I survived the road to Hana
Before we drove to Hana, I was noticing all these t-shirts that said “I survived the road to Hana” – and separately, both Sam and I had the same thought: “hmm… that’s a funny way to put it.” Whenever we talked about this “tourist attraction” to anyone, they all seemed to downplay it. They said – yeah, it’s kind of a long trip, plan for a full day, the road is a little winding.
A little? Wow. Maybe I when I tell stories of our adventures I go over the top with my descriptions, but still, I’d never think to describe that road as a “little” winding.
Quite simply, the road was terrifying. Now I understand why the t-shirts all say “I survived the road to Hana” – because just surviving that road is enough to brag about. Like “I swam in a river filled with Parana and sharks. And then just to make things interesting, they placed a hungry tiger on the shore.” Seriously, the road is nuts. It’s VERY winding, it’s VERY narrow. Some turns are so tight and so narrow, you literally have to hold your breathe as you make the turn praying that the person coming around the bend is far enough over.
This picture above explains why I would be concerned about that in the first place. The huge truck in front of us obviously felt the dividing lines between the two lanes was merely a “guideline,” and not something you really needed to pay attention to.
And with such a narrow, winding road, you’d think people would obey the speed limit. Oh, no of course not! Locals as well as tourists zip through this place like death is a paradise you can’t wait to see.
They also warn you that there is nothing from the town of Pa’ia all the way to Hana, so you better get a boxed lunch in Pa’ia so you don’t starve to death on your way. So of course we heeded these suggestions, but there’s actually tons of little roadside local setups that I would have loved to have tried. It makes me think that the hotel has some sort of deal with the “boxed lunch” place to send business their way. At one point, regardless of the fact that we had plenty of food in the cooler from Pa’ia, we stopped at a little local stand and picked up some of the freshest “Pineapple Bread” I’ve ever eaten. Actually, I’ve never eaten pineapple bread, and probably will never do so again, but that’s just because nothing will ever compare to how delicious this bread was. It was still hot from the oven, and just totally amazing. They also had little bags of fresh coconut. Seriously – how can you turn that down.
One of the things we were going to do, was listen to this CD that was supposed to be a “tour guide” for you as you drive. We didn’t listen to him very much. Although it probably would have been pretty funny to keep doing so. The drive was just so difficult that we needed to keep full concentration on every inch. The one part we did hear and are still laughing over is that he said that the road “used to be” terrible – full of potholes, but fairly recently (2004?) it was paved and widened. Seriously? If this road is wide NOW, I would hate to have seen it before!

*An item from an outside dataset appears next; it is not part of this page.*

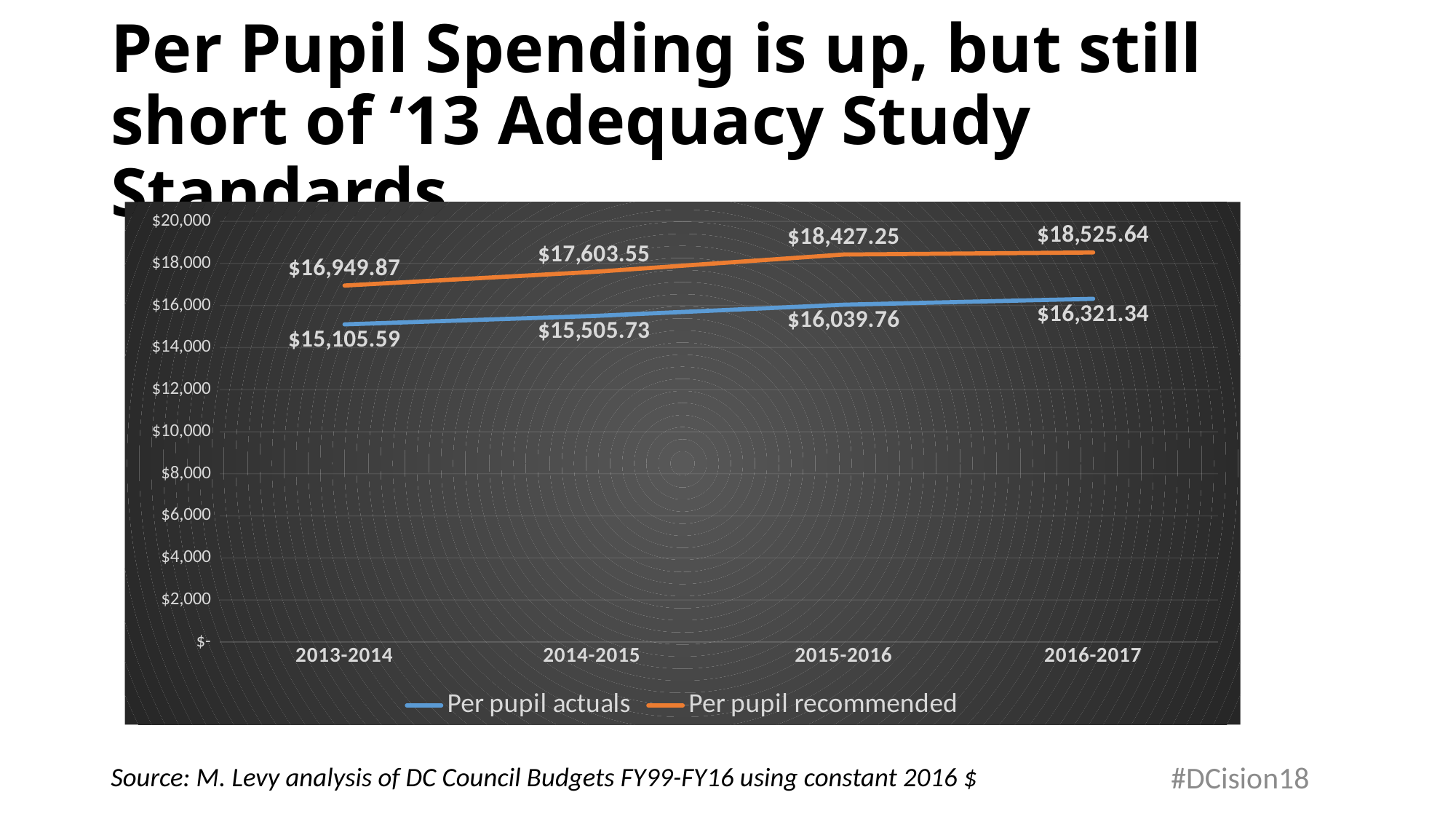
What is the difference between Per pupil recommended and Per pupil actuals in 2016-2017? $2,204.30 How many school years are shown on the x axis? 4 By how much did Per pupil actuals increase from 2013-2014 to 2016-2017? $1,215.75 What is the value for Per pupil actuals in 2016-2017? $16,321.34 Which is larger in 2014-2015: Per pupil actuals or Per pupil recommended? Per pupil recommended What is the value for Per pupil actuals in 2013-2014? $15,105.59 How many series does the legend list? 2 In which year is Per pupil actuals lowest? 2013-2014 What is the value for Per pupil recommended in 2014-2015? $17,603.55 In which year is Per pupil recommended highest? 2016-2017 What kind of chart is shown on the slide? Line chart What is the value for Per pupil recommended in 2015-2016? $18,427.25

The point of the trip, apparently, is not just to drive to Hana and back, but to stop at several locations along the way. In my mind, I pictured a decent sized pull-off on the road, or at least larger signage to indicate where you were supposed to go, but this was not the case. The pull-offs were mostly no bigger than a small ditch on the side of the road. For some of the stops, it required hiking into woods on a vaguely marked path. All that coupled with my severe car-sickness from the road, we didn’t stop much.
At one of the bathroom stops we found on the way (we were told there were NONE!) we looked at the list of “sights” to see on the road to Hana, and decided the one and only one we REALLY wanted to see was the black sand beach. So we headed straight there. It was incredible. There was a lava tube right near the beach, and the sand was truly amazing. All of it comprised of black sand and rocks formed by lava flowing down to the ocean thousands of years ago. I so wanted to take a sample back, but then remembered what someone had told us about not taking sand or rocks… something about bad luck and really with so much of our life up in the air right now, I need as little bad luck as possible. I don’t even want to think about tempting fate.
Coming back was a much easier trip, for me anyway. I had been so wound up and felt so sick on the road in, that I was completely exhausted and fell asleep for most of the trip back to the hotel. Probably made Sam’s life easier that way too. LOL!
If you do ever come to Maui, and have never done the drive to Hana, and want to… well, at least now you’ll know what you’re getting yourself into. LOL! I’m not sorry we did it, but I can’t see myself ever wanting to do that drive again!